Agency and the physics of numbers
John M. Myers, F. Hadi Madjid

TL;DR
This paper explores how physical theories depend on agents making guesses beyond computation, proposing a symbol-handling agent model that bridges the gap between theory and experiment, and underpins the development of spacetime and motion management.
Contribution
It introduces a novel representation of symbol-handling agents that compute and receive guesses, linking agency to the foundations of physics and the management of spacetime.
Findings
Physics depends on agents making guesses beyond computation.
A model for symbol communication among agents is developed.

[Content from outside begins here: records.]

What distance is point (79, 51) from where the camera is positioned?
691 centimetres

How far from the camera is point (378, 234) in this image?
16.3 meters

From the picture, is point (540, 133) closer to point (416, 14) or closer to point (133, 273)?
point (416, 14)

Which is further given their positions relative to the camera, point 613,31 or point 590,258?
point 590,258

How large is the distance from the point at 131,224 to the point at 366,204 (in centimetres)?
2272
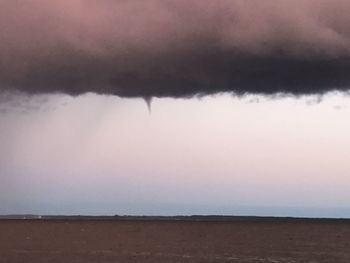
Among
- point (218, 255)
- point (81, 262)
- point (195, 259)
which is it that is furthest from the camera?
point (218, 255)

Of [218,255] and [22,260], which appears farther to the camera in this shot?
[218,255]

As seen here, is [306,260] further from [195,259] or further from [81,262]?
[81,262]

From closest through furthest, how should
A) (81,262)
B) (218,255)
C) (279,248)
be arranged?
(81,262) < (218,255) < (279,248)

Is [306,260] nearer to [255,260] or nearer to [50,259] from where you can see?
[255,260]

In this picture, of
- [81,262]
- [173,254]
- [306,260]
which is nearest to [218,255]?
[173,254]

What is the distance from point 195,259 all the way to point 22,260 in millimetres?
23097

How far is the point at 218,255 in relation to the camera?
110 metres

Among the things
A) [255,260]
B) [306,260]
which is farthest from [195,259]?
[306,260]

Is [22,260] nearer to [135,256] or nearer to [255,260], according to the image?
[135,256]

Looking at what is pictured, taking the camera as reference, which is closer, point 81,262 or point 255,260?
point 81,262

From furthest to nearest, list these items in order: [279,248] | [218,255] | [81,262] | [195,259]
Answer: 1. [279,248]
2. [218,255]
3. [195,259]
4. [81,262]

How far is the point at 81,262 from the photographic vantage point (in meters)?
93.6

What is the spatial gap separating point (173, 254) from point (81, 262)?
2149cm

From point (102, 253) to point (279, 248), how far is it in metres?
33.3
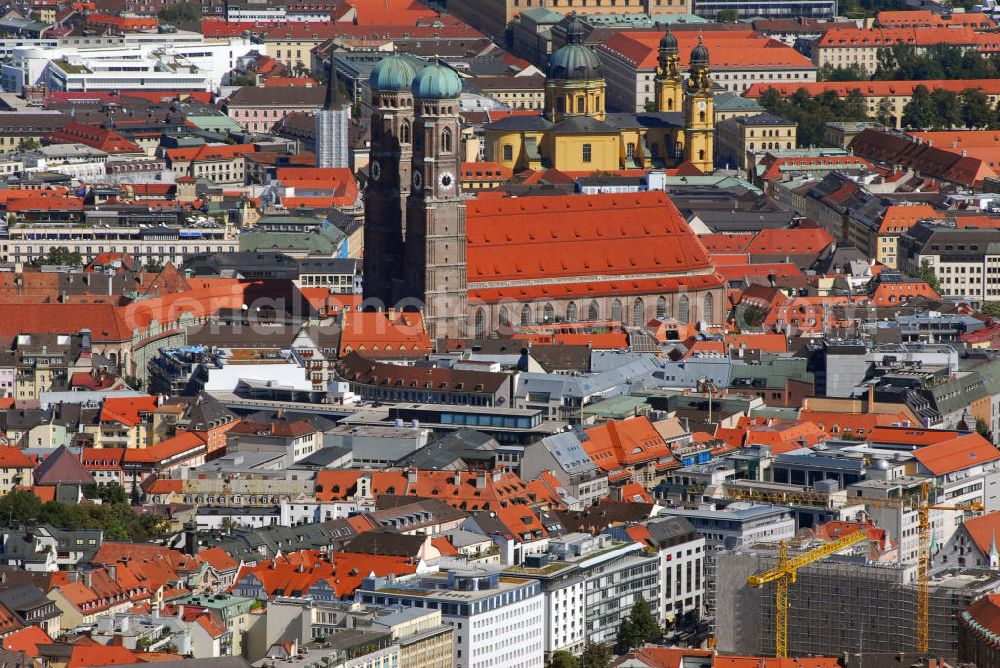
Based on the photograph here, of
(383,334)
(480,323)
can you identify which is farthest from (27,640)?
(480,323)

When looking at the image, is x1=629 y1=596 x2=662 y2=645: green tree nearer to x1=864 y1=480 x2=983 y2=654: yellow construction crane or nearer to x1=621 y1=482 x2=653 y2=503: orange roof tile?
x1=864 y1=480 x2=983 y2=654: yellow construction crane

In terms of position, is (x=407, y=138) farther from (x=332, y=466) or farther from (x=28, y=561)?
(x=28, y=561)

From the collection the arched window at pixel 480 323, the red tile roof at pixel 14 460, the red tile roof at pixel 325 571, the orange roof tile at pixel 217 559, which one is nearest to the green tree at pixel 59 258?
the arched window at pixel 480 323

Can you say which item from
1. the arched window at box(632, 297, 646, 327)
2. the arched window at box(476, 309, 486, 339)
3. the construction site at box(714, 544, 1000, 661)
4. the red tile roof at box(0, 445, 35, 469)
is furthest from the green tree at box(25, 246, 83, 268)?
the construction site at box(714, 544, 1000, 661)

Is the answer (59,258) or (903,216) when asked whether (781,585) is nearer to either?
(59,258)

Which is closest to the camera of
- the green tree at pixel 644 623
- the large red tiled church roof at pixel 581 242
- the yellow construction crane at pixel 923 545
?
the yellow construction crane at pixel 923 545

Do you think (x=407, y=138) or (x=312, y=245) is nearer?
(x=407, y=138)

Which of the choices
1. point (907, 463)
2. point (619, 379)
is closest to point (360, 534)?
point (907, 463)

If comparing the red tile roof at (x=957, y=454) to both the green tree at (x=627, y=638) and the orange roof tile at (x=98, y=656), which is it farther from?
the orange roof tile at (x=98, y=656)
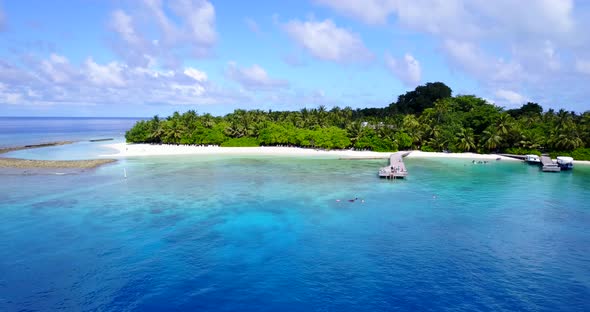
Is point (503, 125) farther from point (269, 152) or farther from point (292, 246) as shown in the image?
point (292, 246)

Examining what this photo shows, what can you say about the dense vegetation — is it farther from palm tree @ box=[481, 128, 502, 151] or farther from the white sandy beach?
the white sandy beach

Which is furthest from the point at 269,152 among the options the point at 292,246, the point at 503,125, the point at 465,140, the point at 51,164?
the point at 292,246

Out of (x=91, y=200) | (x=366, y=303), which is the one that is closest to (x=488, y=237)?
(x=366, y=303)

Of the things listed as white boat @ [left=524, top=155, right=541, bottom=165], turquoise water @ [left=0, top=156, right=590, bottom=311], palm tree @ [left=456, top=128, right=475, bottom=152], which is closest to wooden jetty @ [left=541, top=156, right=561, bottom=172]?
white boat @ [left=524, top=155, right=541, bottom=165]

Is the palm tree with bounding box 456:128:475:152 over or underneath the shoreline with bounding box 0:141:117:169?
over

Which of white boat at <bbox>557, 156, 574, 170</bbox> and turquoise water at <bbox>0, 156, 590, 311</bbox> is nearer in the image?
turquoise water at <bbox>0, 156, 590, 311</bbox>

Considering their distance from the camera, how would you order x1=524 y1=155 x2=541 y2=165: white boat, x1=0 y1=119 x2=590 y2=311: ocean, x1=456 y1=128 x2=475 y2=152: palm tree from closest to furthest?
x1=0 y1=119 x2=590 y2=311: ocean < x1=524 y1=155 x2=541 y2=165: white boat < x1=456 y1=128 x2=475 y2=152: palm tree

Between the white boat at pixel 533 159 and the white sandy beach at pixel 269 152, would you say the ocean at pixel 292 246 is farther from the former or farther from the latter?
the white sandy beach at pixel 269 152
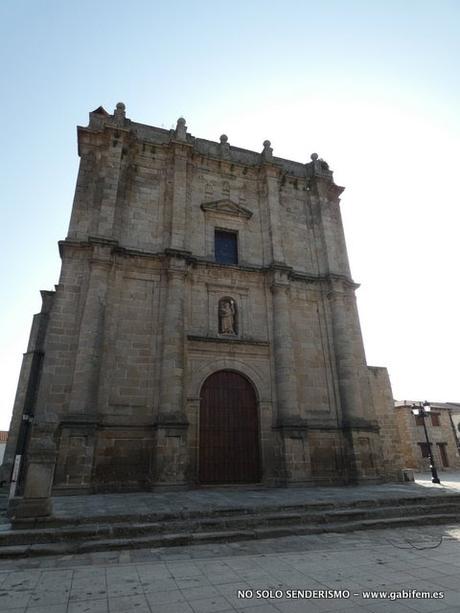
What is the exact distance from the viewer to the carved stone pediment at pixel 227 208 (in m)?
15.4

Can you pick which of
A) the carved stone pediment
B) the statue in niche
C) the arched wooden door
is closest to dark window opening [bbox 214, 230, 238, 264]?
the carved stone pediment

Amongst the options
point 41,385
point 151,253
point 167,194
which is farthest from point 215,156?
point 41,385

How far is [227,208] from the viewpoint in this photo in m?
15.8

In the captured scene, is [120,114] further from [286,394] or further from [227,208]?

Communication among agents underpins theories of spacetime and motion.
Abstract
Analogous to G\"odel's incompleteness theorems is a theorem in physics to the effect that the set of explanations of given evidence is uncountably infinite. An implication of this theorem is that contact between theory and experiment depends on activity beyond computation and measurement -- physical activity of some agent making a guess. Standing on the need for guesswork, we develop a representation of a symbol-handling agent that both computes and, on occasion, receives a guess from interaction with an oracle. We show: (1) how physics depends on such an agent to bridge a logical gap between theory and experiment; (2) how to represent the capacity of agents to communicate numerals and other symbols, and (3) how that communication is a foundation on which to develop both theory and implementation of spacetime and related competing schemes for the management of motion.